___ Material supplied

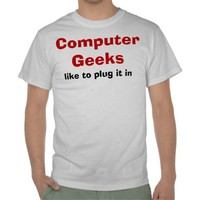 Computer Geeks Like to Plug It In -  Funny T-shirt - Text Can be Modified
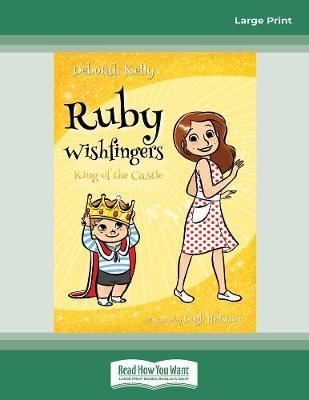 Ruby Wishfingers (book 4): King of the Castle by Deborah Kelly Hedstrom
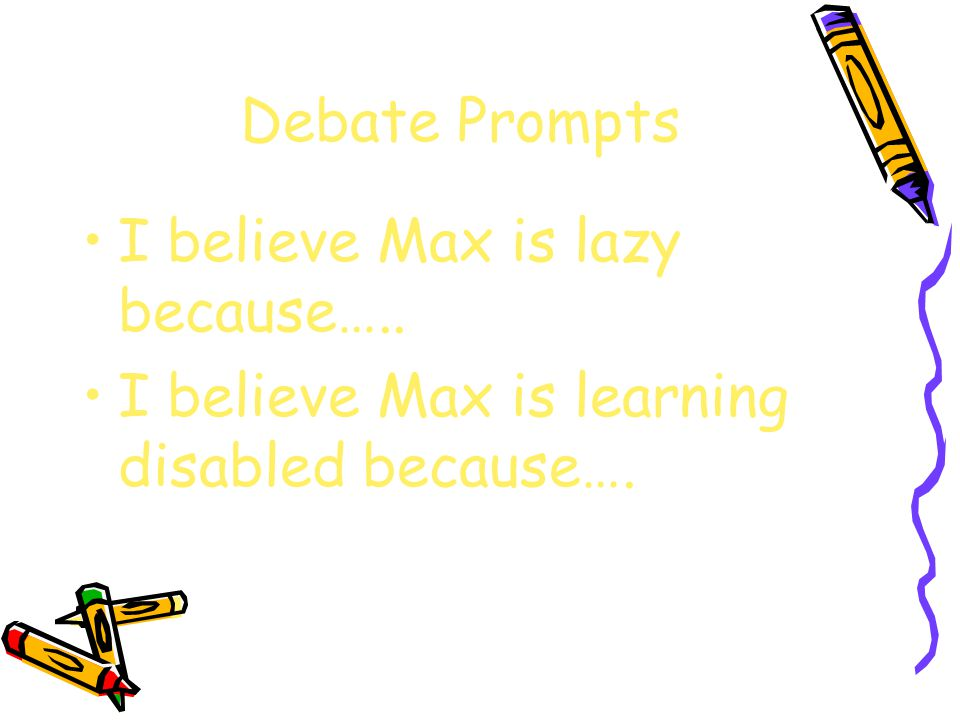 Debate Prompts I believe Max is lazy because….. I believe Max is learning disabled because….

______
___ Material supplied

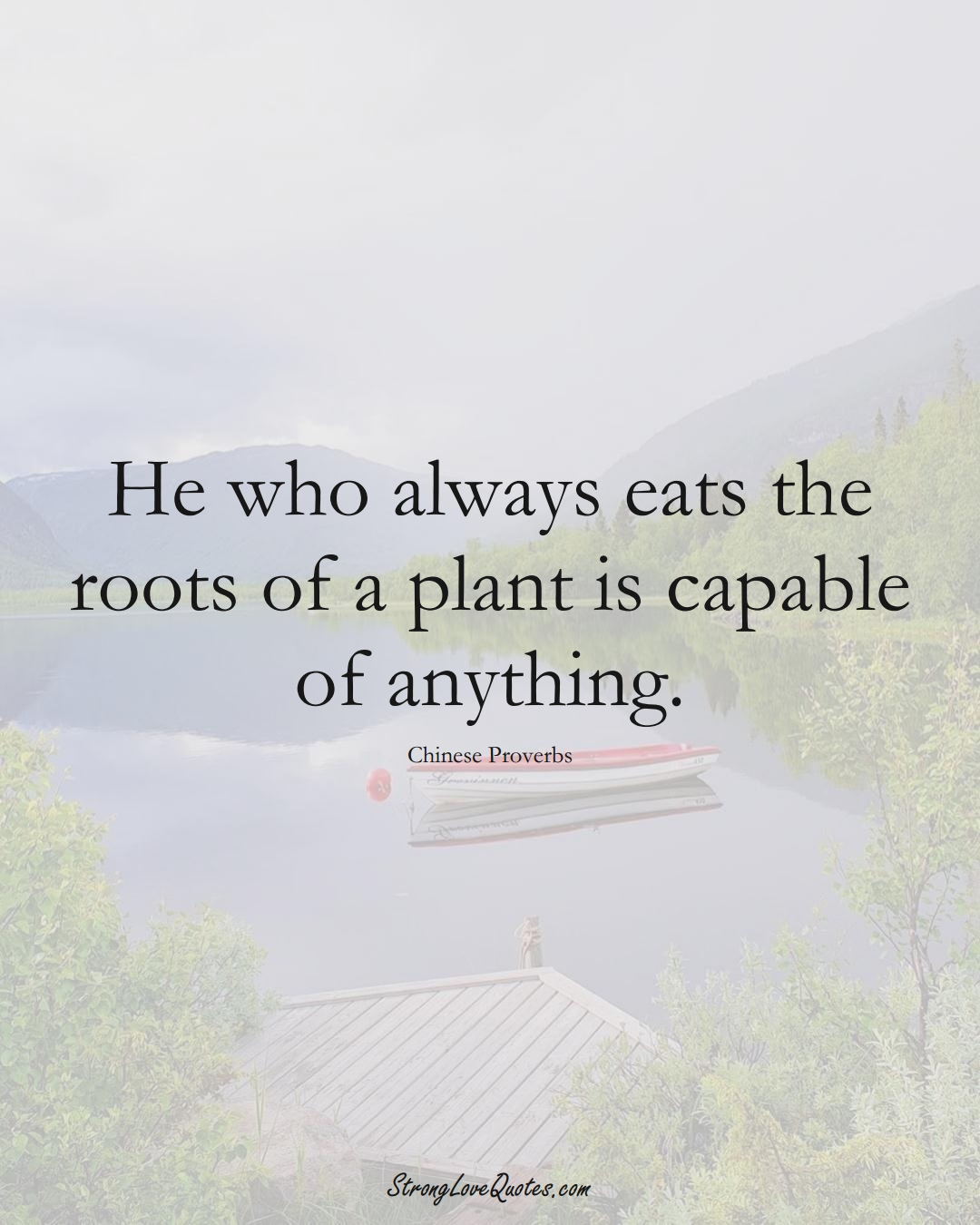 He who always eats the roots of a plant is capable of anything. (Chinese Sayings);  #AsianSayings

______
___ Material supplied

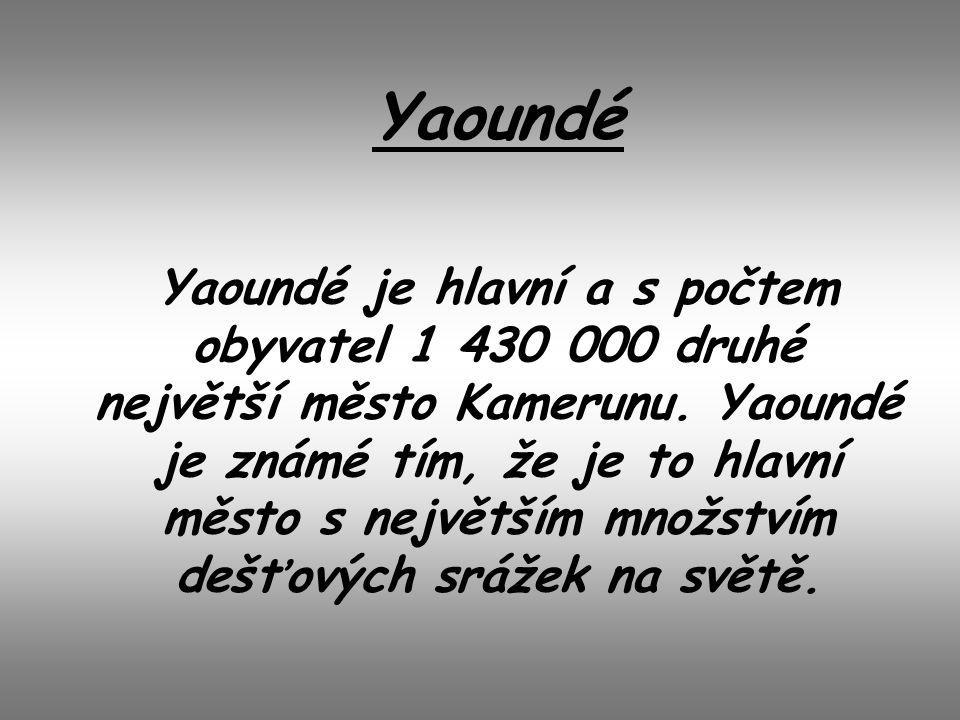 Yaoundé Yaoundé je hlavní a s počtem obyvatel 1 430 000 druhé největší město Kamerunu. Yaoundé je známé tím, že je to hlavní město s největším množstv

______

## The task:
Copy out the lines above from the line containing "Computer Geeks Like" through the line containing "Debate Prompts I", exactly, and keep the pictures out.

## Result of the exercise:
 Computer Geeks Like to Plug It In -  Funny T-shirt - Text Can be Modified
 Ruby Wishfingers (book 4): King of the Castle by Deborah Kelly Hedstrom
 Debate Prompts I believe Max is lazy because….. I believe Max is learning disabled because….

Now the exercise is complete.